IC: I would rather that they had waited to the “suffer the little children” part of the
gospels before they ventured any theology of kindergarten, if they had to have
one. And really, that whole episode could be gone, with nothing of substance
lost in the bargain.
Cautionary Notes
Tom: It’s also a minor point, but to have the Lord interacting with children in the absence of
their parents is very non-canon. Jesus always showed the greatest respect for
God’s family order. So he says to the woman at the well, “Go,
call your husband.” And when he blessed little children, it was because their
parents brought them to him, not because he had secretive meetings with
them in the woods. I’m not suggesting the writers were even aware of the way
those scenes might play with protective parents today, but they are entirely
unnecessary and out of character. Furthermore, he trashes the disciples to those
same kids just before leaving, which is also out of character. I do not
think you can find a scriptural example of the Lord using his disciples as an
object lesson to third parties behind their backs, and
definitely not before they had even failed to perform.
IC: Maybe that’s a good cautionary note: insofar as the series is allied to the scripture, it
seems to have merit; and when it wanders I think the spirit of the thing
goes wrong. I’m not saying they should never dramatize or imagine scenes or
dialogue; I’d just advise them to avoid doing so too wildly.
A Note of Hesitancy
But back to what you were saying earlier, because I think
it’s important. Can I ask you to expand a bit? You say that this sort of
imaginative series is no problem for Christians well grounded in scripture.

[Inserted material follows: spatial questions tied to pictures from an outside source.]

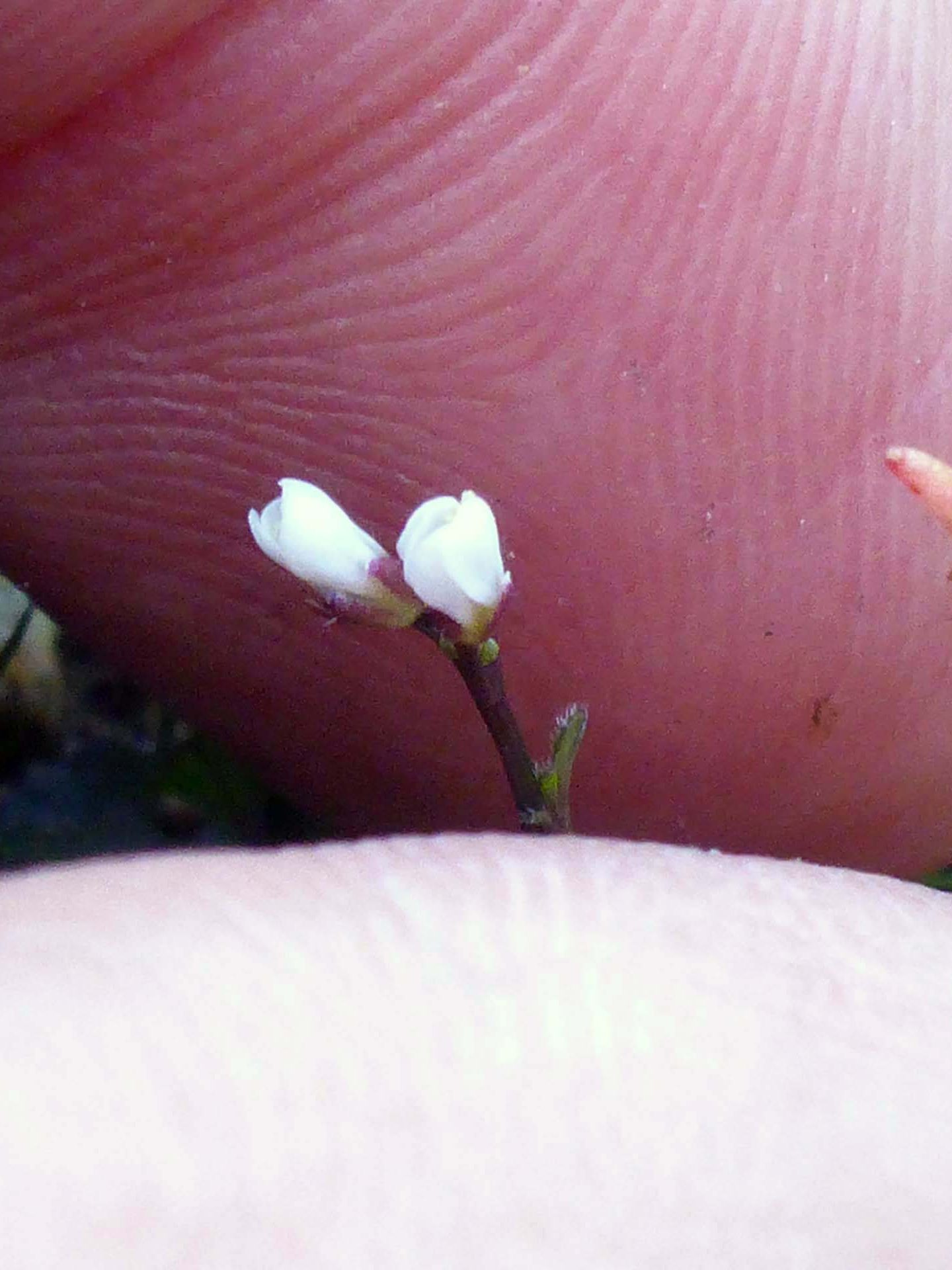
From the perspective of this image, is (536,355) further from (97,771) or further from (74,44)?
(97,771)

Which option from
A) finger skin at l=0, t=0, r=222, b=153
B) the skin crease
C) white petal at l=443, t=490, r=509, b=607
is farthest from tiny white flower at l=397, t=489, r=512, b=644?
finger skin at l=0, t=0, r=222, b=153

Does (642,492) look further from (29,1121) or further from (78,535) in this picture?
(29,1121)

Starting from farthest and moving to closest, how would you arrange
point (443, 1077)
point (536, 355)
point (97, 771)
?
point (97, 771) < point (536, 355) < point (443, 1077)

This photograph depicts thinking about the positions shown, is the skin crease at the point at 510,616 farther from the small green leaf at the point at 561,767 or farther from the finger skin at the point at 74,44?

Okay. But I hear a note of hesitancy, do I not?
Tom: Well, yes. I have a ways to go with the series, so you’ll have to tell me if you’ve
observed the same thing: in The Chosen, most of the strongest scenes dramatically are the ones farthest removed from
scripture: exorcist Nicodemus vs. Mary Magdalene’s demon possessors, Peter spying
on other Jewish fishermen in the dark, the wrestling match con-game, or Matthew
almost getting his head chopped off for insisting on an audience with the
Romans. There seems to be a sort of internal conflict between the standard
conventions of the medium of visual storytelling and the need for sacred truth to
be treated accurately and respectfully.
So then, if weaker Christians and unbelievers become most
occupied with those scenes, as might be quite natural given their impact, there’s
a risk the greater lessons of the material will be overshadowed by mere drama.
On the other hand, if even an imperfect presentation serves to whet their taste
for the word of God, who could complain? Sometimes the perfect is the enemy of
the good. So I’m of two minds, and I think I will need to see
the whole thing to really judge it fairly.
On the Fence
IC: I already have, and I have the same reservation. For new and immature Christians, I don’t think it’s
a place they should be drawing their theology, or even necessarily their
initial impressions of the biblical narrative. And if it becomes any kind of
substitute for actually reading the scripture, well, that’s totally bad, of
course. A more mature Christian, one with a well-formed sense of the gospels,
would be able to compare it with scripture, and see added value where it
exists, gleaning the best from the story’s imaginative elements while having
much more ability to recognize any unwarranted departures and liberties with
the text. Still, I’m undecided about how far that goes, and I’m still
particularly uncomfortable with any human attempt to recreate Christ
dramatically. That seems to me to be an undertaking just bound not to work.